TASK STATEMENT — Would you please set down the data again exactly as given, excluding the pictures?

**** TASK MATERIAL ****

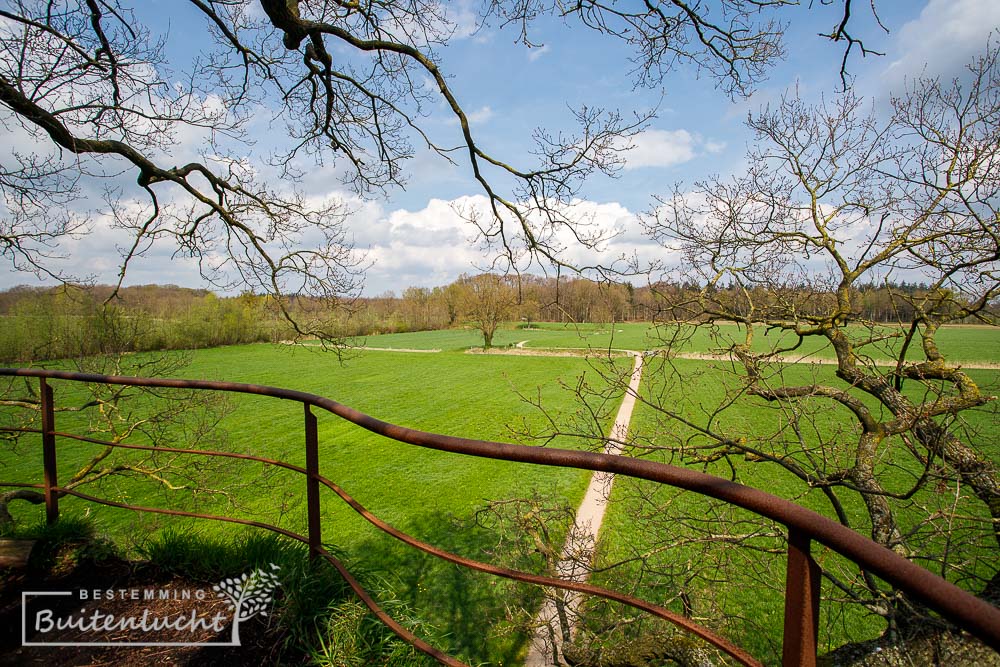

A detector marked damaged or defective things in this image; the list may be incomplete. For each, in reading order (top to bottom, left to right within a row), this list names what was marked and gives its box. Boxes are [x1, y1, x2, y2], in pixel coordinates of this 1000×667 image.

rusty metal railing [5, 368, 1000, 664]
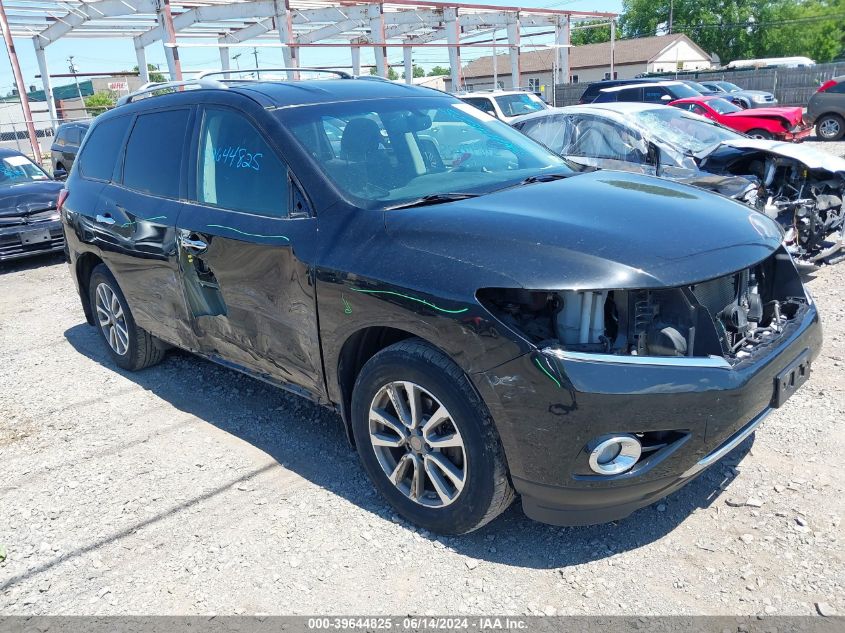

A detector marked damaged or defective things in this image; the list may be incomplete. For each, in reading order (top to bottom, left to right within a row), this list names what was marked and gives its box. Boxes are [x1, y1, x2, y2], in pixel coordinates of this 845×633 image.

damaged car in background [512, 102, 844, 266]
damaged front end [700, 142, 844, 266]
car with deployed airbag [62, 74, 820, 532]
damaged front end [478, 247, 808, 366]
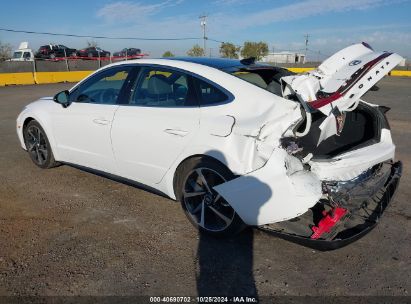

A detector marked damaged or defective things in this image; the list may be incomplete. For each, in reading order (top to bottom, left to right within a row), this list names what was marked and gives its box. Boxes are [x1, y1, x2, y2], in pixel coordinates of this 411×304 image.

torn metal panel [214, 148, 324, 227]
damaged rear end of car [216, 42, 406, 249]
red damaged part [312, 207, 348, 240]
crumpled rear bumper [260, 160, 402, 251]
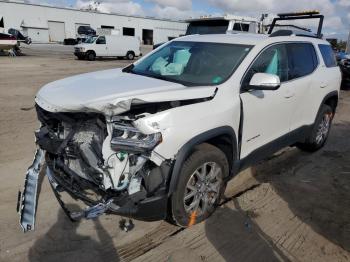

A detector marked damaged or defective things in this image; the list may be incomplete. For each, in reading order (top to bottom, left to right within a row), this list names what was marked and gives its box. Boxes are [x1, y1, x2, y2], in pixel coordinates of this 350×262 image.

crushed front end [19, 104, 172, 231]
crumpled hood [35, 68, 216, 115]
broken headlight [110, 123, 162, 154]
damaged white suv [17, 32, 340, 231]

****

RESULT FOR THIS EXERCISE —
A detector marked damaged or defective things in this image; the list may be incomplete. For each, in reading order (top to bottom, left to right within a row), this list names what was marked and gives its box. Boxes are [x1, y1, x2, y2], in pixel coordinates of this 1000×667 image.

rusty metal railing [5, 368, 1000, 664]

A detector marked damaged or defective things in this image; the list may be incomplete. For each, in reading order (top to bottom, left to right within a row), this list names what was marked and gives its box. Boxes are [x1, y1, x2, y2], in pixel coordinates of this 845×633 image.

damaged car in background [512, 102, 844, 266]
damaged front end [700, 142, 844, 266]
car with deployed airbag [62, 74, 820, 532]
damaged front end [478, 247, 808, 366]

A detector marked damaged or defective things in this image; the list may be incomplete. For each, in reading order (top to bottom, left to right within a row), this list names what was marked and gives its box. Boxes are [x1, y1, x2, y2], in pixel coordinates of this 411×304 image.

torn metal panel [214, 148, 324, 227]
damaged rear end of car [216, 42, 406, 249]
red damaged part [312, 207, 348, 240]
crumpled rear bumper [260, 160, 402, 251]

A detector marked damaged or defective things in this image; the list may be incomplete. For each, in reading order (top to bottom, left to right within a row), this list names what was marked and gives its box. Boxes are [x1, y1, x2, y2], in pixel coordinates of this 350×262 image.

crushed front end [19, 104, 172, 231]
crumpled hood [35, 68, 216, 115]
broken headlight [110, 123, 162, 154]
damaged white suv [17, 32, 340, 231]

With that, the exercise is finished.